文部科学省でも地域教育や学校教育との連携について方向性を明確に打ち出しています。子どもを育てる環境は「みんなで作る」ものなのです。

現代の日本社会は核家族化が進み「わが子」以外の教育には関心を持ちにくい状況です。「ひと昔前は近所の頑固おやじによく怒られたんだよ。」なんて話を聞くこともありますが、私自身も記憶にほぼ残っていません。
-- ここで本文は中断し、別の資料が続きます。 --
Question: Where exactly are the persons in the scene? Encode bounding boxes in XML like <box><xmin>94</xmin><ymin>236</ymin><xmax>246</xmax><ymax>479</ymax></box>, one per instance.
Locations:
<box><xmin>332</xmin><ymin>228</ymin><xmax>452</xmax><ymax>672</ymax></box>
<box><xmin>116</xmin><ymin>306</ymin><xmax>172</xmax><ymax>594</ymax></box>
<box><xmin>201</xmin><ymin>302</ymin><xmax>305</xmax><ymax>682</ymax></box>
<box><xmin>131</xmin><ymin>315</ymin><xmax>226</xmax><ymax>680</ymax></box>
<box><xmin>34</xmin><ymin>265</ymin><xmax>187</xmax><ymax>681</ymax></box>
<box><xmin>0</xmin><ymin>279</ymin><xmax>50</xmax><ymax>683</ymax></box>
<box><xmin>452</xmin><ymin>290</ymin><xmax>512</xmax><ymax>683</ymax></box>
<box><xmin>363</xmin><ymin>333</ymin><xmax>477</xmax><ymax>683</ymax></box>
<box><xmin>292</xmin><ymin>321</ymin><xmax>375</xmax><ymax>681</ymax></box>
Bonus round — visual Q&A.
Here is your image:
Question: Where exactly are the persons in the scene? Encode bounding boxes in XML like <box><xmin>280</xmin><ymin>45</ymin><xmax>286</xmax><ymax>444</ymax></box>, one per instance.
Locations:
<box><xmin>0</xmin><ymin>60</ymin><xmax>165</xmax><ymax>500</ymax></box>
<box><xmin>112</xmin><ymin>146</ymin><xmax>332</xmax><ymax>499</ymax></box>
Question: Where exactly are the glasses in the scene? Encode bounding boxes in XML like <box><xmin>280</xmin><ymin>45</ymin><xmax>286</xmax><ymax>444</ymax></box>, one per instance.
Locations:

みなさんは知らない子がゴミを捨てているのを見て注意できますか?

結構ハードル高いですよね。

自分はそんな偉そうなこと言えるような社会規範を身に着けている人間ではない。と自分自身の問題に入り込んで言うのをやめてしまいます。

地域教育を考えていく時に「わが子」以外に関心がない状態では何も前に進みません。こう考えるとても難しい事になってしまいますが、大きなことは出来なくても良いと思います。

すれ違った近所の子に笑顔で「あいさつ」をする。くらいの小さな所から始めていくのがいいでしょう。

自分の子育てを他の人と共有するためには、自分も地域の子どもを育てる感覚をもてると良いと思います(いろいろシェアする時代ですから 笑)。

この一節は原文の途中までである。